◆ Work required
Your answer should consist solely of the lines from the one holding "Ministro británico retira" through the final line of the entries, reproduced exactly and without pictures.

◆ Data to use
=====

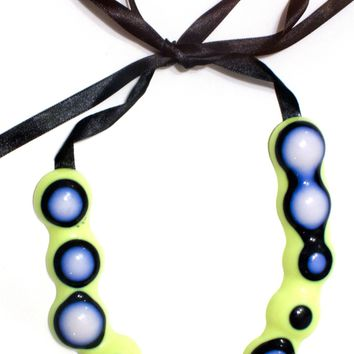 Curvature Necklace, bright green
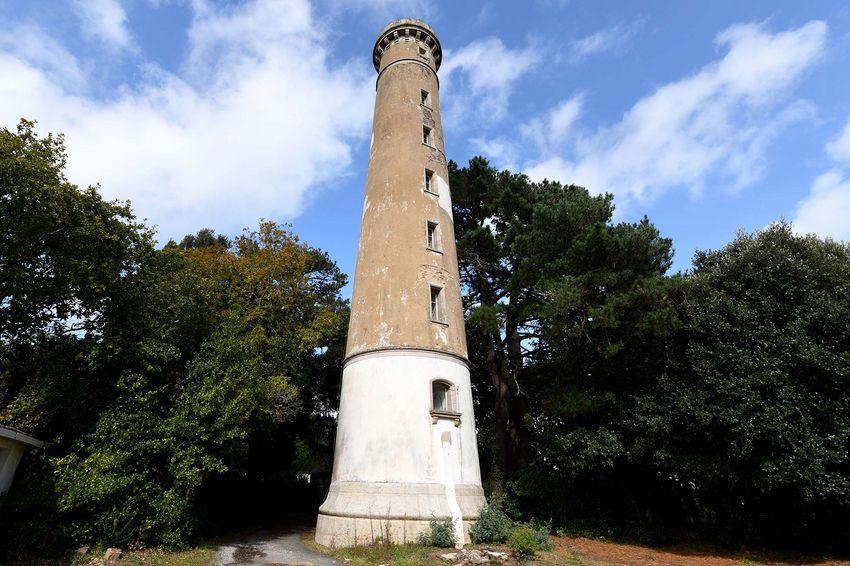 La Ville de Saint-Nazaire acquiert la Tour du Commerce ou phare de Bonne Anse pour 590000 €. (©Ville de Saint-Nazaire - Christian Robert)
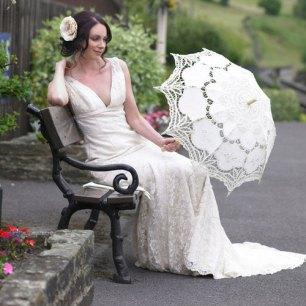 Csipke napernyő menyassszonyoknak , Bridal lace sun umbrella Forrás:www.etsy.com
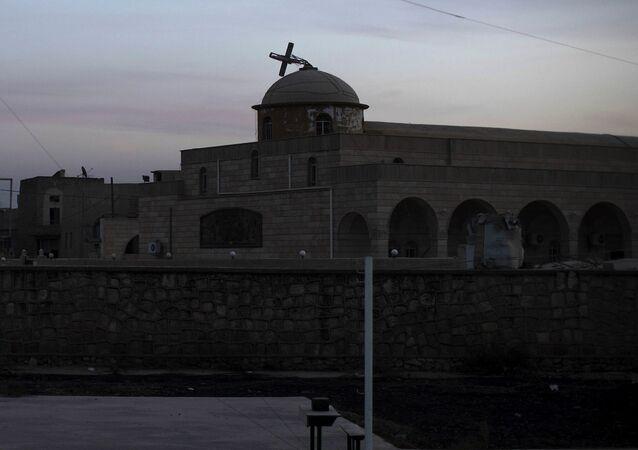 Zniszczony przez terrorystów kościół w okolicach Mosulu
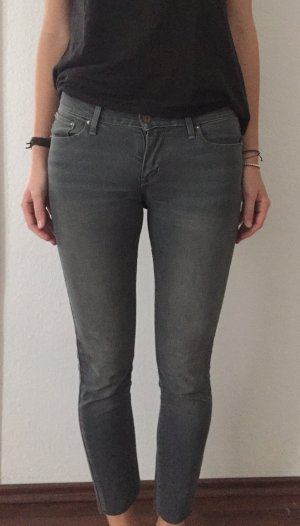 Graue Levi's Skinny Jeans Gr. 26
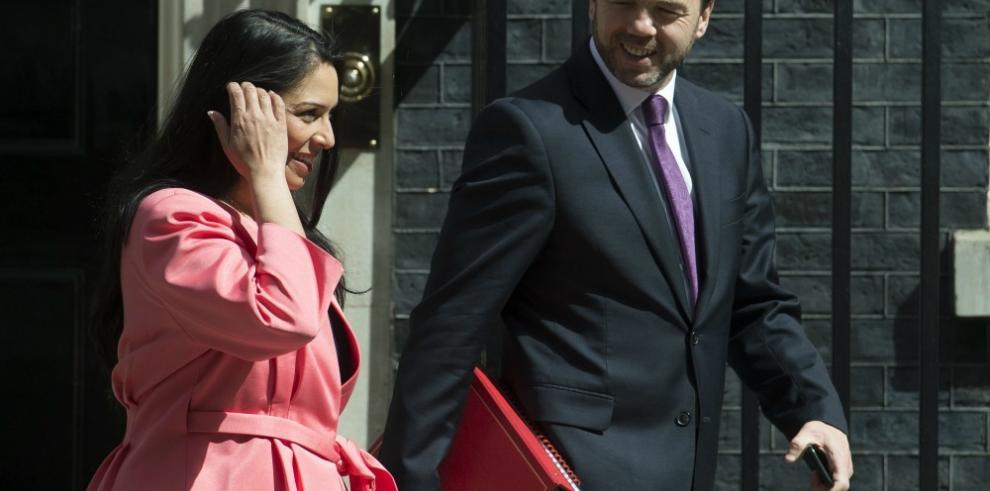 Ministro británico retira su candidatura para suceder a Cameron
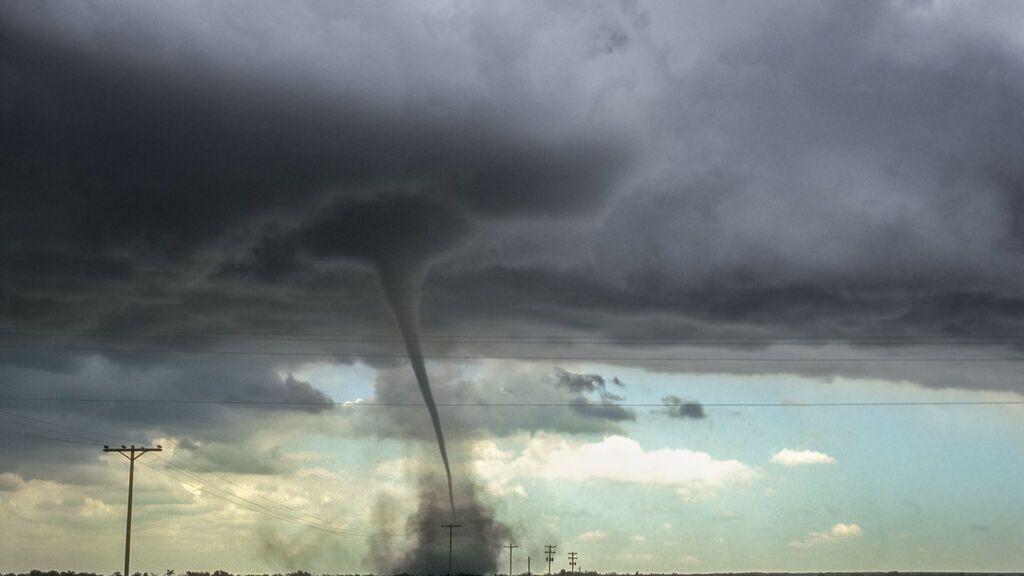 Graban un tornado en Colorado que hace saltar las sirenas y mata a ganado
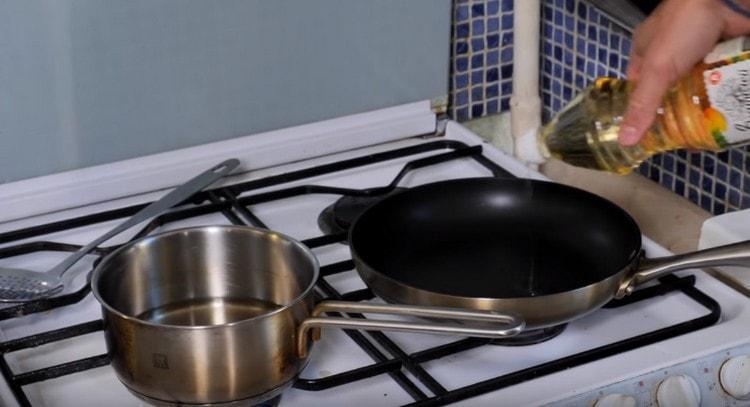 Разогреваем сковороду и отдельно сотейник с маслом.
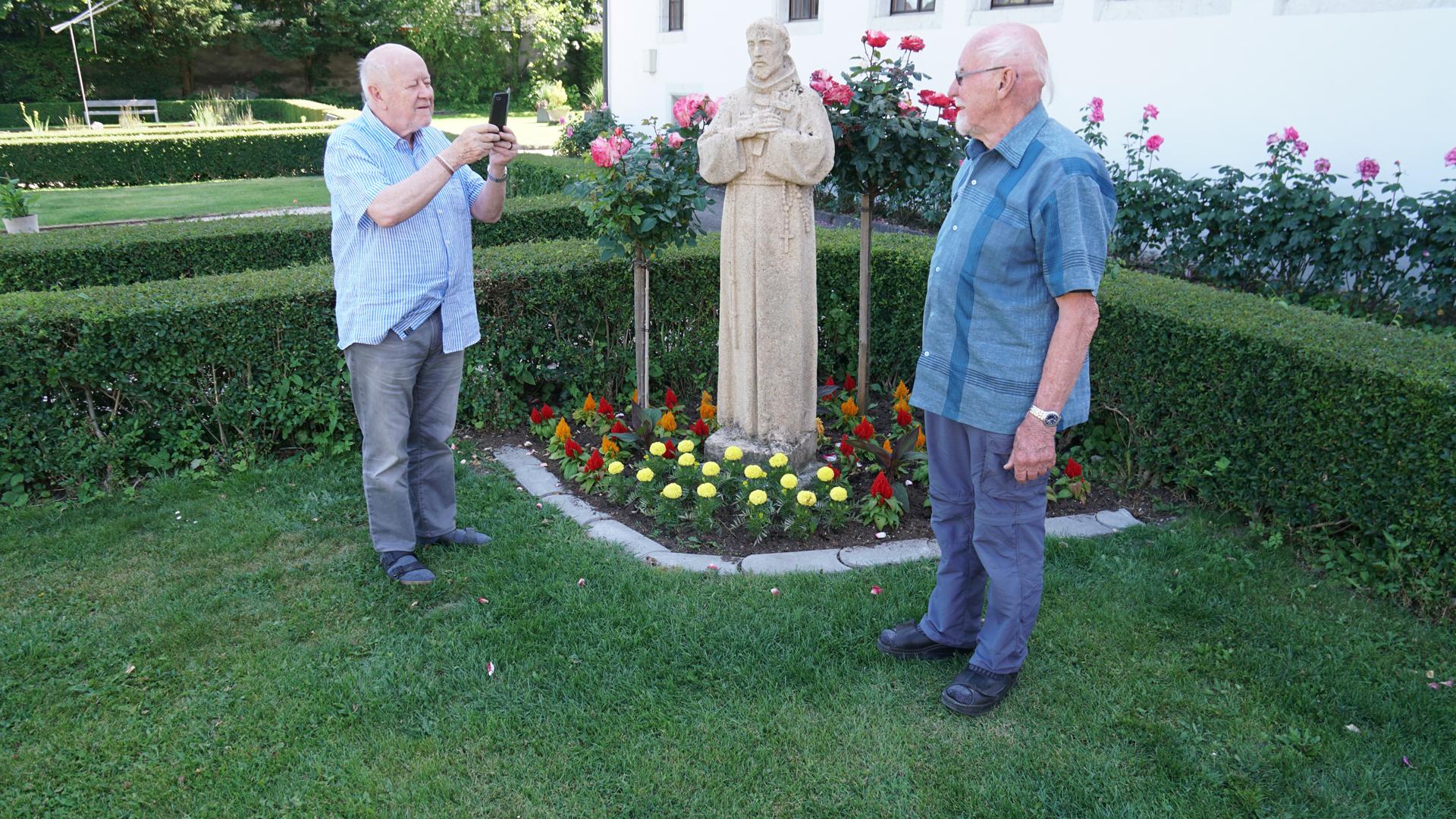 Werner Gallati (l.) mit seinem Bruder Raimund im Klostergarten von Olten. © Beat Baumgartner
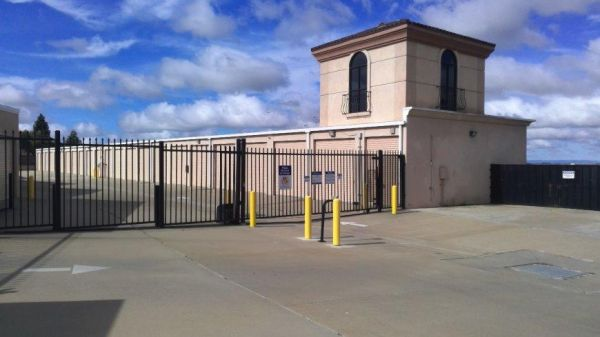 Life Storage - Sacramento - Bayou Way 3800 Bayou Way Sacramento, CA - Photo 5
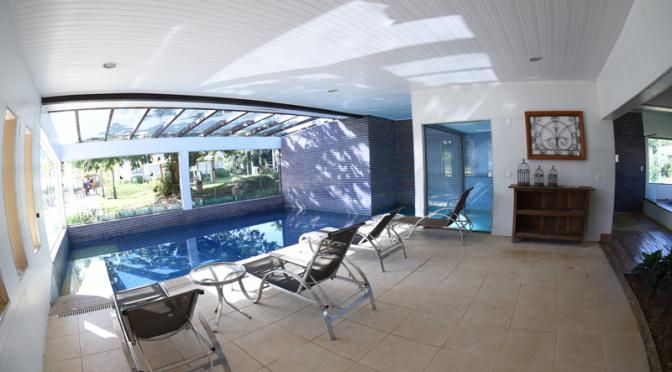 estrutura-sauna-com-piscina_-santissimo-resort_tiradentes_minas-gerais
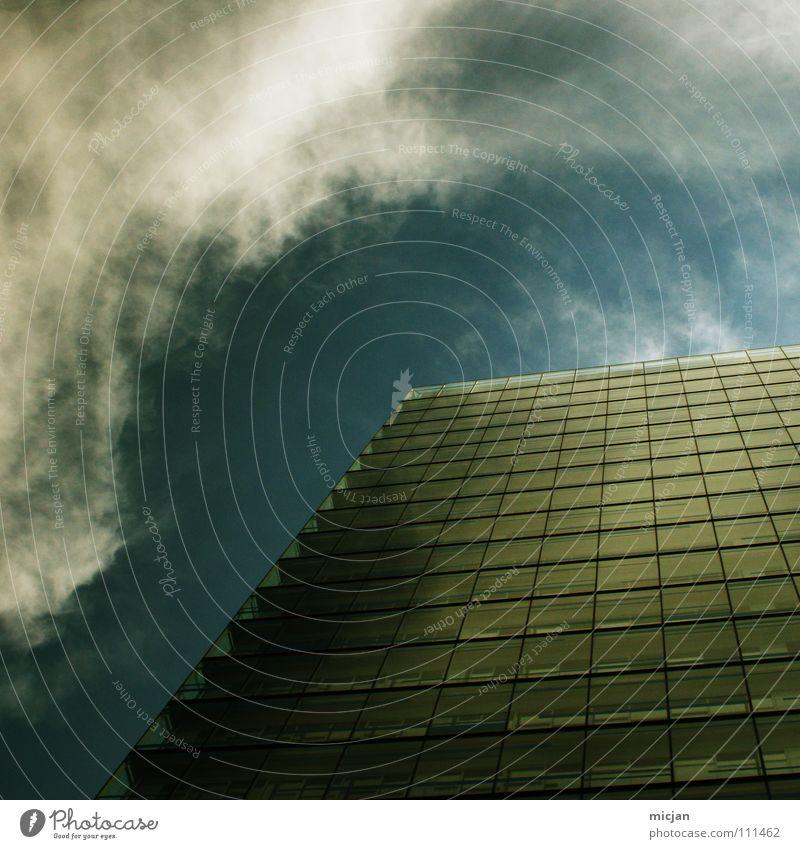 Silence Haus Hochhaus Fenster Wolken Fassade grün Cirrus Mauer Blick Barriere Halt stoppen stagnierend Strukturen & Formen erobern Bürogebäude Rechteck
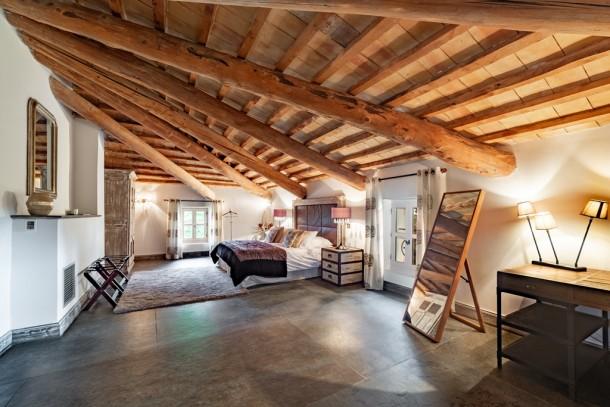 Property for Sale in Vaucluse, Provence-Alpes-Côte d'Azur, France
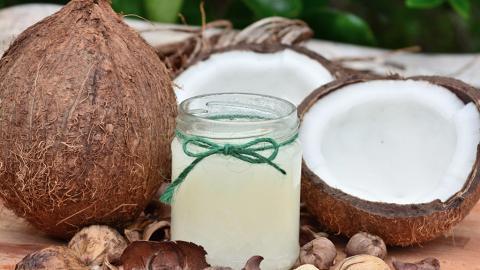 食用椰子油會引起心臟病發?德國大學教授:椰子油是純毒藥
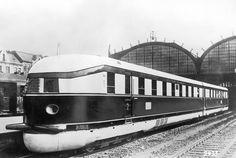 1933 Fliegender Hamburger 160 kmh Reisegeschwindigkeit. Berlin -  Hamburg.Eine Probefahrt am 19. Dezember 1932 zwischen dem Lehrter Bahnhof und dem Hamburger Hauptbahnhof legte der Schnelltriebwagen mit einem Geschwindigkeitsrekord zurück. In 142 Minuten hatte der Zug die Strecke von 286 km bewältigt.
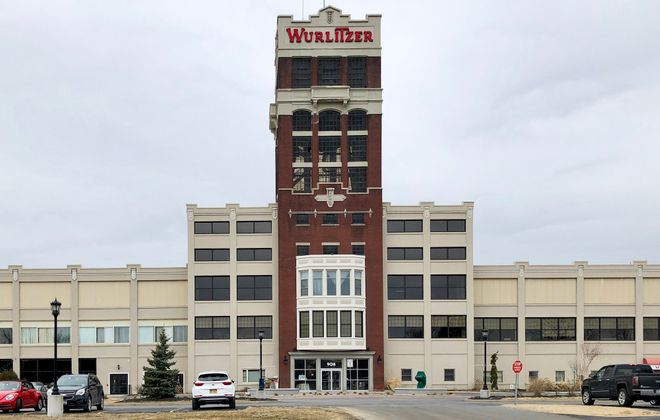 How can you miss the mighty Wurlitzer Building? It's the site of a cool Christmas market this weekend. (Ben Tsujimoto/News file photo)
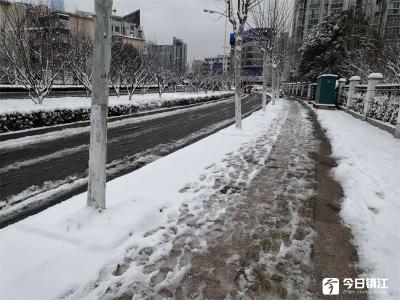 暴雪今夜又来了!暴雪+道路结冰,江苏双预警凶猛来袭!
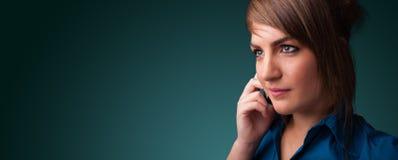 Молодая женщина звоня телефонный звонок с космосом экземпляра Стоковые Изображения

=====

◆ Reply
 Ministro británico retira su candidatura para suceder a Cameron
 Graban un tornado en Colorado que hace saltar las sirenas y mata a ganado
 Разогреваем сковороду и отдельно сотейник с маслом.
 Werner Gallati (l.) mit seinem Bruder Raimund im Klostergarten von Olten. © Beat Baumgartner
 Life Storage - Sacramento - Bayou Way 3800 Bayou Way Sacramento, CA - Photo 5
 estrutura-sauna-com-piscina_-santissimo-resort_tiradentes_minas-gerais
 Silence Haus Hochhaus Fenster Wolken Fassade grün Cirrus Mauer Blick Barriere Halt stoppen stagnierend Strukturen & Formen erobern Bürogebäude Rechteck
 Property for Sale in Vaucluse, Provence-Alpes-Côte d'Azur, France
 食用椰子油會引起心臟病發?德國大學教授:椰子油是純毒藥
 1933 Fliegender Hamburger 160 kmh Reisegeschwindigkeit. Berlin -  Hamburg.Eine Probefahrt am 19. Dezember 1932 zwischen dem Lehrter Bahnhof und dem Hamburger Hauptbahnhof legte der Schnelltriebwagen mit einem Geschwindigkeitsrekord zurück. In 142 Minuten hatte der Zug die Strecke von 286 km bewältigt.
 How can you miss the mighty Wurlitzer Building? It's the site of a cool Christmas market this weekend. (Ben Tsujimoto/News file photo)
 暴雪今夜又来了!暴雪+道路结冰,江苏双预警凶猛来袭!
 Молодая женщина звоня телефонный звонок с космосом экземпляра Стоковые Изображения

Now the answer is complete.